Slaughtering an animal is never easy. It does not get easier with each successive year.  To see the death of something and not feel sadness and grief is a sign of spiritual deadness is my opinion. Every life I take feels heavy, real, and so very sad. The broilers I harvest myself. I hug each bird, stroke its head and say “thank you, and I’m sorry.”  Sometimes friends help me with the slaughter, and while I’m grateful, I also feel uneasy when I’m not able to say thank you and goodbye to each and every bird.

The pigs, however, I do not slaughter personally. I do not have the skillset, nor do I have the emotional ability. For years we used to load them on a trailer and take them to a processor, who would both slaughter and process the animals. Loading the pigs on the trailer, however, was an ordeal for them. And while I was never given permission to watch their slaughter (I asked many times), I know that the last few hours of my pigs’ lives were very stressful and scary.  A bumpy ride trapped in a trailer, followed by strangers pushing them around with the scent of death wafting in the air. That’s why I was so happy to find Herb of H & D Processing. Herb travels to my farm and uses a rifle to shoot the pigs on site. He processes them into hanging halves and then takes them to a meat processor where the bacon and sausages are made. 

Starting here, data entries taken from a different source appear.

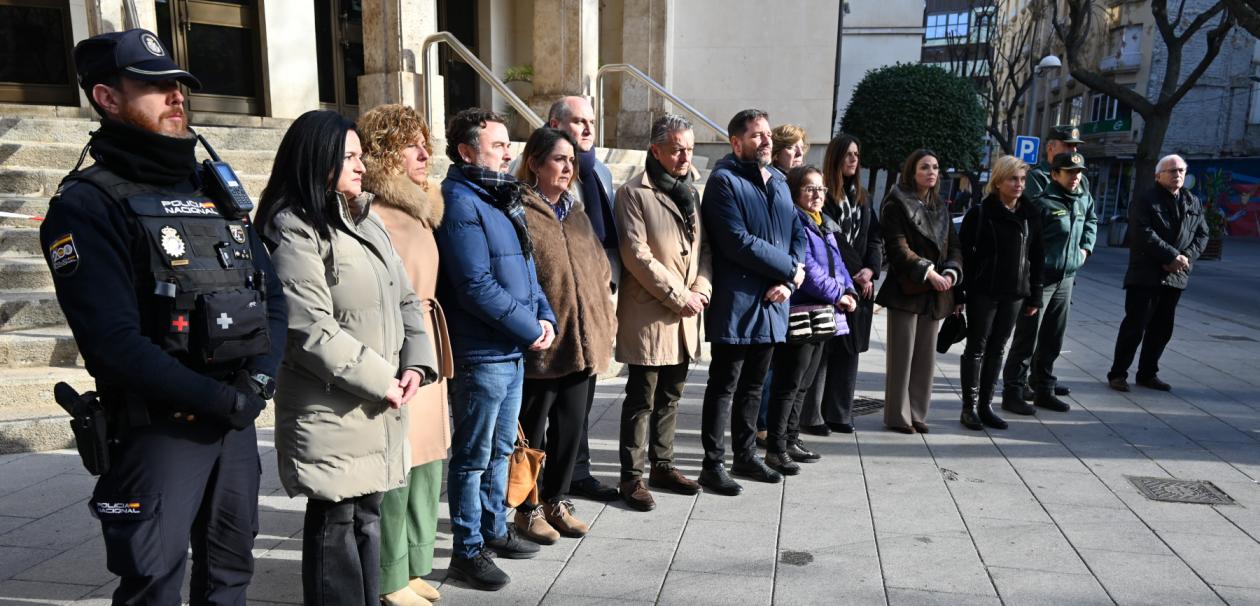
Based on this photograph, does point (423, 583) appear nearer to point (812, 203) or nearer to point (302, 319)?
point (302, 319)

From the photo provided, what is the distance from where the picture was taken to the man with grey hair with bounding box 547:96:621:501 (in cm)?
418

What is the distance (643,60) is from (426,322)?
11.6m

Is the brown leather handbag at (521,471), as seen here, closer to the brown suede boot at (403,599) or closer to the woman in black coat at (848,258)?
the brown suede boot at (403,599)

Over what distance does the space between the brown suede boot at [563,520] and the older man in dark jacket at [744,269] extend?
0.94 metres

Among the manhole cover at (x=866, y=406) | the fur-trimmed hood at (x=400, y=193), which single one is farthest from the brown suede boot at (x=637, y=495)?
the manhole cover at (x=866, y=406)

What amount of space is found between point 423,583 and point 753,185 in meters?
2.56

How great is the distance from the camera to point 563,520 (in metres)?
3.85

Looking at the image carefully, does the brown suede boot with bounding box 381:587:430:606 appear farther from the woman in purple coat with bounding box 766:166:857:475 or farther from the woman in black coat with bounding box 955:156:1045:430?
the woman in black coat with bounding box 955:156:1045:430

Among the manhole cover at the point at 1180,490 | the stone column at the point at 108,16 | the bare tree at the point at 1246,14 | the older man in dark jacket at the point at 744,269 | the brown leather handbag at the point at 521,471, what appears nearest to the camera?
the brown leather handbag at the point at 521,471

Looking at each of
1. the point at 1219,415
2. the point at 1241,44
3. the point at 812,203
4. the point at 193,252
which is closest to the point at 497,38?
the point at 812,203

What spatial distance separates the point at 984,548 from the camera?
375 centimetres

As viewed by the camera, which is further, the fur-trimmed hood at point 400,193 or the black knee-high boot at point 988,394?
the black knee-high boot at point 988,394

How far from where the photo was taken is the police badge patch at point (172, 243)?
199 cm

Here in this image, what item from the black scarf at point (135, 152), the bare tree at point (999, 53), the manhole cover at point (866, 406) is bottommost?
the manhole cover at point (866, 406)
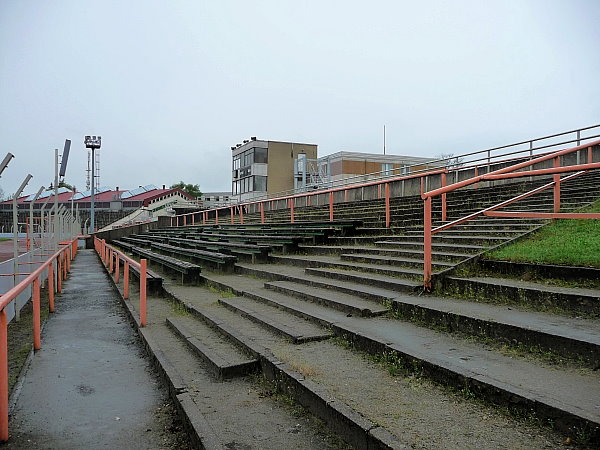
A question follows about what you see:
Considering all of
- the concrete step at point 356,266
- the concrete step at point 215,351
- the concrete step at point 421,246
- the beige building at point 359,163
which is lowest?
the concrete step at point 215,351

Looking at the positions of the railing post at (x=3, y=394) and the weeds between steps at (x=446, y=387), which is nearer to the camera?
the weeds between steps at (x=446, y=387)

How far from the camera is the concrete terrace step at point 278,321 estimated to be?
4660mm

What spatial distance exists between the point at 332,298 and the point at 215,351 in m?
1.70

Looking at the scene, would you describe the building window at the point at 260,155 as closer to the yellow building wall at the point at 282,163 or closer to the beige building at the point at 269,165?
the beige building at the point at 269,165

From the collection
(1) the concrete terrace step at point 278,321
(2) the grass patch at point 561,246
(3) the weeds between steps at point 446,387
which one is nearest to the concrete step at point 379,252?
(2) the grass patch at point 561,246

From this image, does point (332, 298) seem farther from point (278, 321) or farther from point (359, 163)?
point (359, 163)

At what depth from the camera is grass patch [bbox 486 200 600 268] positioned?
4.99 metres

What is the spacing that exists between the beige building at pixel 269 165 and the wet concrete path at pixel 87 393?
3557cm

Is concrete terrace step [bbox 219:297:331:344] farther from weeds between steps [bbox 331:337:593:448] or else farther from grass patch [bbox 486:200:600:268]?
grass patch [bbox 486:200:600:268]

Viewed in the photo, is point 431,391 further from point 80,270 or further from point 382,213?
point 80,270

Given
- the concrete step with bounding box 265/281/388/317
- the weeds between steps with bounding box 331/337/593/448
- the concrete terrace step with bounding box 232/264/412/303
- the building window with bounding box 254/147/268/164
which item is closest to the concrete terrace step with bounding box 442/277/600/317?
the concrete terrace step with bounding box 232/264/412/303

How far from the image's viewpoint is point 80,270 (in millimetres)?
16312

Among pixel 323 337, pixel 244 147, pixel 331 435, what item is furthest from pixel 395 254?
pixel 244 147

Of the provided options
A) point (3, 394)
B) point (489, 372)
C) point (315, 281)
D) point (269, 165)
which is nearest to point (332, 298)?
point (315, 281)
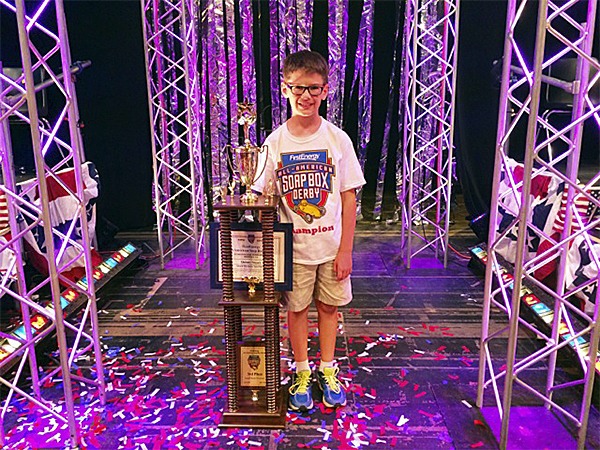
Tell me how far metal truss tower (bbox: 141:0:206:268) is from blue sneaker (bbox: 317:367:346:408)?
2.05m

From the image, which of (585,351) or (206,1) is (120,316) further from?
(206,1)

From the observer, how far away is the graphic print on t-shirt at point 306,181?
2.12 m

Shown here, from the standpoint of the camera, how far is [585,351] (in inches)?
95.7

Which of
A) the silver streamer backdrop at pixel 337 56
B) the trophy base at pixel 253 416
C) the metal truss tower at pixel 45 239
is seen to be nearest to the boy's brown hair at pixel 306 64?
the metal truss tower at pixel 45 239

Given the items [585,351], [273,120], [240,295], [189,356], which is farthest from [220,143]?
[585,351]

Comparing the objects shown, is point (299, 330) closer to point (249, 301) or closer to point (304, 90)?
point (249, 301)

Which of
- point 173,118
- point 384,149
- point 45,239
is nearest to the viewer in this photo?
point 45,239

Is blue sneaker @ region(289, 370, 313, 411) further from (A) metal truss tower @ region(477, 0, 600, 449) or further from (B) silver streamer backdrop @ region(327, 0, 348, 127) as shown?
(B) silver streamer backdrop @ region(327, 0, 348, 127)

I am so grateful for the gift of being able to watch my pigs be killed. Some of you may feel shocked and uneasy by that statement, I know. But I feel incredibly strongly that if I am going to eat meat, it should be raised humanely and I should not be shielded from their deaths. I believe that when we disconnect ourselves from the killing of things, from the living energy of our food, we loose something spiritual, a connection between ourselves and all other living things. And the more we disconnect ourselves from this energy 7 reality, the more we are able to do damage and cause suffering, unknowingly. So I bear witness to the death of my animals. 

My alarm went off early this morning. I set it a half hour early so that I could have quiet time with my animals. In my pajamas, I grabbed 5 buttery homemade chocolate chip cookies and stepped into my muck boots. The sun was rising a mellow, gorgeous pink as I walked down to the pen. I stepped over the metal fence, and in turn I gave each pig a cookie. I gave ear scratches to the ones that would let me. As they curiously snorted at me for more yumminess, I hopped back over the pen fence. They kept snorting at me for grain, which I could not give them (not good for the slaughter). Instead, I looked each one in turn into their intelligent, huge eyes and said, “I’m sorry and thankyou” and cried.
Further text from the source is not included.